Und immer wieder die AfD
Wer etwas über die ostdeutsche Identität, die Sehnsucht nach DDR-Zeiten und den Zusammenhalt vergangener Tage erfahren will, der sollte sich „Wir Ostdeutschen“ in der ARD-Mediathek ansehen. Bei „Hart aber Fair“ ging es hingegen eher um die politischen Debatten rund um Löhne, die unverhältnismäßig wenigen Führungskräfte aus Ostdeutschland – und immer wieder die Wahlerfolge der AfD. Klar, dessen Repräsentant Springer findet das nicht sonderlich gut. Oft muss er sich rechtfertigen und Fragen stellen lassen, wie er die Parteimitgliedschaft mit seinem Gewissen vereinbaren könne.
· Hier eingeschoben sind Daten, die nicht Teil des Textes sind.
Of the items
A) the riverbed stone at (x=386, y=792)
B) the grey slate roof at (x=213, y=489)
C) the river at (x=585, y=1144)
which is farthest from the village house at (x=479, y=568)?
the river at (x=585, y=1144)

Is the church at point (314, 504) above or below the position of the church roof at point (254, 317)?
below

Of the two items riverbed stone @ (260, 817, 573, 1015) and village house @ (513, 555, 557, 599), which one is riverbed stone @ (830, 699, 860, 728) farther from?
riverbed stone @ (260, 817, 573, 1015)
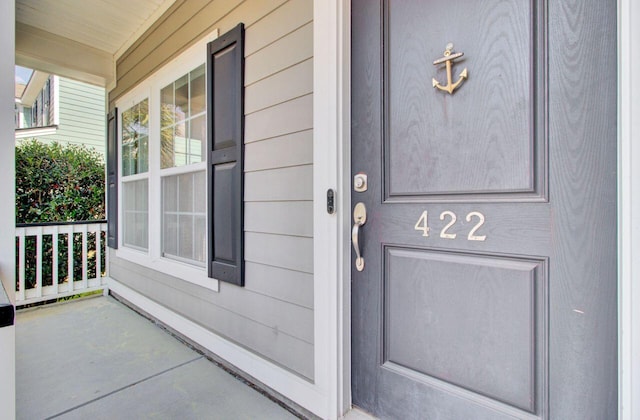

Moderator Plasberg weist ihn darauf hin, dass es eben auch seine Partei sei, um die so häufig Skandale wie der um Ex-Pressesprecher Lüth kreisen. Ende der Diskussion.
Wiedervereinigung
Von Ostalgie bis hin zu einer neuen politischen Mauer, gezogen durch den vor allem in Ostdeutschland starken Zuspruch für die AfD – es scheint viele Gründe zu geben, warum das Land noch immer nicht in Gänze geeint ist. Wenigstens darin waren sich die Diskutanten einig.